Tallulah your weather, if it is any concellation, makes us feel good about Asturias. Yes the rain can be a pain but without we wouldn't have all those walks through the woods collecting mushrooms or tickling trout. We tend to get less of the storms and big winds here although whenever we have a storm I love walking the promenade and watch the waves casting spray well above the faroles.

We get the odd power cut in the village but it rarely lasts more than an hour.
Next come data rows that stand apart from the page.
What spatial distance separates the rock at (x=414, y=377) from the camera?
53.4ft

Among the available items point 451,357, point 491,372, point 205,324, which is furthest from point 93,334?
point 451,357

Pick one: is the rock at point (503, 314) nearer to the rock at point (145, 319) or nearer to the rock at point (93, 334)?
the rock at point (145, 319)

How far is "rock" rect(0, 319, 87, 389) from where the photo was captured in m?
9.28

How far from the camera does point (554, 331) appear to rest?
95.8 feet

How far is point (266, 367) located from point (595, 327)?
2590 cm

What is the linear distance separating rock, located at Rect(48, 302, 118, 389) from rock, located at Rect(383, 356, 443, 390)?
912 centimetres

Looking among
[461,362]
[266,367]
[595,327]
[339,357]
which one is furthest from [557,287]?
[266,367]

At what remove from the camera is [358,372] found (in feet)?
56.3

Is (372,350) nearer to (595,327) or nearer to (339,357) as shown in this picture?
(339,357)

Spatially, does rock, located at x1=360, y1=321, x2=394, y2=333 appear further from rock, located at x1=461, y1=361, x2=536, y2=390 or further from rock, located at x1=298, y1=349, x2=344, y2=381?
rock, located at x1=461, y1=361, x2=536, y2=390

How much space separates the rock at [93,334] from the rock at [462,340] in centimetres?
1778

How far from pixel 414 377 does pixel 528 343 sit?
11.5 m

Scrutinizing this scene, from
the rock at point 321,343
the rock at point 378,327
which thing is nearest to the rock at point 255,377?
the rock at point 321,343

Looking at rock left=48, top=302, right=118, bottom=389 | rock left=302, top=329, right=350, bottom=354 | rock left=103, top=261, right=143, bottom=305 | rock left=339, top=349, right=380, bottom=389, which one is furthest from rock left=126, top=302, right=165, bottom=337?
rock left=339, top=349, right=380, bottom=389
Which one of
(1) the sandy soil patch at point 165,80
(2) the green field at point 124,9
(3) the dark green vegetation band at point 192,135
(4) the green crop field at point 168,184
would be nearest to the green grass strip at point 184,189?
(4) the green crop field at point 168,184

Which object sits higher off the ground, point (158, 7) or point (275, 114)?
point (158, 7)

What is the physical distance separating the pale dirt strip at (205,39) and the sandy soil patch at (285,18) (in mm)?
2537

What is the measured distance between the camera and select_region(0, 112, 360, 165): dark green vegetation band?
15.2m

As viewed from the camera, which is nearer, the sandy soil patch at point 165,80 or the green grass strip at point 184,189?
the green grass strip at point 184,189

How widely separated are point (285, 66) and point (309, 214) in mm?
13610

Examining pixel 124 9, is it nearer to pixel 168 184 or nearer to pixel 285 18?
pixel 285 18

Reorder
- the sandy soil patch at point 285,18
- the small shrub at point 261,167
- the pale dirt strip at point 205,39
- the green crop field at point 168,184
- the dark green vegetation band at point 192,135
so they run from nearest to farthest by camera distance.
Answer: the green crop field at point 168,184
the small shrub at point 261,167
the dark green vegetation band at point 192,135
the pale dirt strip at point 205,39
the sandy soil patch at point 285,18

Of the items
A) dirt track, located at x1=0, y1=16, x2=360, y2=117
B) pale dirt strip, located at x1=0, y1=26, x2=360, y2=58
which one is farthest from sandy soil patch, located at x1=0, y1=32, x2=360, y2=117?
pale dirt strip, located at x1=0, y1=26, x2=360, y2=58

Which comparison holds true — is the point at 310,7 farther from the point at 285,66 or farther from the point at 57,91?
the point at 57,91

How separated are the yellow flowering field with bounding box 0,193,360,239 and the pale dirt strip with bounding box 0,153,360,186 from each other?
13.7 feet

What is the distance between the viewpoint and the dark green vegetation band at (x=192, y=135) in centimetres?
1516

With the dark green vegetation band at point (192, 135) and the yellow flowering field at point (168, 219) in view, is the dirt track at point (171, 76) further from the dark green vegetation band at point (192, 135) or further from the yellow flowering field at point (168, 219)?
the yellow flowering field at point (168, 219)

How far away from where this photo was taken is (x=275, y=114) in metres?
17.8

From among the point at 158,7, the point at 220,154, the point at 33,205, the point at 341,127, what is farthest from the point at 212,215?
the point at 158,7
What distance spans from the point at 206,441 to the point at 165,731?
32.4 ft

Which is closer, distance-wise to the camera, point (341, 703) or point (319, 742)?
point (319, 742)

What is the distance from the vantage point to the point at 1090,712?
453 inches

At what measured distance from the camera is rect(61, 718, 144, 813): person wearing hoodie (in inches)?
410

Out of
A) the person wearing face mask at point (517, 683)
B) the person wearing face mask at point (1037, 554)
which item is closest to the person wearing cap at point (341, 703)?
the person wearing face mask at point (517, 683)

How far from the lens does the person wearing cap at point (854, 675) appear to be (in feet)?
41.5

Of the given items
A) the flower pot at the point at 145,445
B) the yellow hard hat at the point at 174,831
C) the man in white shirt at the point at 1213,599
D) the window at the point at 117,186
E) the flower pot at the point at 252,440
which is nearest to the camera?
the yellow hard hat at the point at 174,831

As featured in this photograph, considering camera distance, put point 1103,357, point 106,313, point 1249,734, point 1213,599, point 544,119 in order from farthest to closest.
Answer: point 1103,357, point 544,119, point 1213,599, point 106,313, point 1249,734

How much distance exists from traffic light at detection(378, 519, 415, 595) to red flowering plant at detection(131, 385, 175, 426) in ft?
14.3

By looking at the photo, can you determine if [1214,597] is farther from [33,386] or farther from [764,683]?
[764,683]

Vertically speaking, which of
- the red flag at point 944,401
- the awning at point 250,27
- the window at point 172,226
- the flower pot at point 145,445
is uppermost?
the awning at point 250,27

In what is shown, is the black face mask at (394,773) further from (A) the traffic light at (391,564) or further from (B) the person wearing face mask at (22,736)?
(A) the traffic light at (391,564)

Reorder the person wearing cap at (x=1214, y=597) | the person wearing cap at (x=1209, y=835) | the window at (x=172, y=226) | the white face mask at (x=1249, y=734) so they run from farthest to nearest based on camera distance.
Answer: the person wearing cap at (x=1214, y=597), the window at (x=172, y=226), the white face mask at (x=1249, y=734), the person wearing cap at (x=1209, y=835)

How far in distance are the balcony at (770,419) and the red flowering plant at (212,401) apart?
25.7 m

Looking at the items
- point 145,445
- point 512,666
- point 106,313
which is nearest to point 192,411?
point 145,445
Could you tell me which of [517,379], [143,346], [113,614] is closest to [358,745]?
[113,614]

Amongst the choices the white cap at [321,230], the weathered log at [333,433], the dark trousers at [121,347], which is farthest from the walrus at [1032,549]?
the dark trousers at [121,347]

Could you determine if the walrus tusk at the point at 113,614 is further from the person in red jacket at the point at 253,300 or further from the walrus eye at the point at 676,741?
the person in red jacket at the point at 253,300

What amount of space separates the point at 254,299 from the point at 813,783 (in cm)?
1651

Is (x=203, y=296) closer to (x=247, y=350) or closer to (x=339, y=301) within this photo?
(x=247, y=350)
Last year I went scuba diving in Galicia and had a great time. We stayed inland - the local bar did a beer and great steak bocadillo for 3Es  Made a change from the dinners as we were staying with a chef (Chris Diving chef at Casa Quireza, Outerio 16, Quireza, 36116 Pontevedra in case you know it). We even got a permit to dive the reserve around Islas Cies. Amazingly I saw the biggest Octopus I had ever seen in the wild while walking along the dock. A magical place. Yup I like Galicia (but not as much as I like Asturias)

Enjoy, soon be spring


----------



## Pesky Wesky (May 10, 2009)

jojo said:


> Theres a "feel" in the UK that I cant put into words that makes it seem so depressing and grey, its not just the weather (altho that doesnt help!). The people maybe? The buildings? the lack of open spaces and freedom maybe??
> 
> I was glad to get back to Spain, eventho it was tipping it down and flooding when we arrived!
> 
> Jo xxx


Every time I go back to the UK I can't wait to be back in Spain, and it's got something to do with what Jo says here. I expect it depends where you go, but to me it always seems be slightly dowdy, shabby, dull. We go to some lovely country places on holiday like Devon, Dartmoor, Bath, but to live, I prefer Spain.


----------



## mrypg9 (Apr 26, 2008)

Pesky Wesky said:


> Every time I go back to the UK I can't wait to be back in Spain, and it's got something to do with what Jo says here. I expect it depends where you go, but to me it always seems be slightly dowdy, shabby, dull. We go to some lovely country places on holiday like Devon, Dartmoor, Bath, but to live, I prefer Spain.



It's the light, I think. South of the Alps and the Pyrenees, everything seems clearer,sharper, brighter.
I seem to remember reading about artists and writers going on about the quality of the light.
What I (don't) miss about the UK is the feral youth everywhere, even in small villages. I often wonder what they do with the teenagers round here. They are rarely seen in public. Do they get locked away until they reach the age of 'civilisation', I wonder??


----------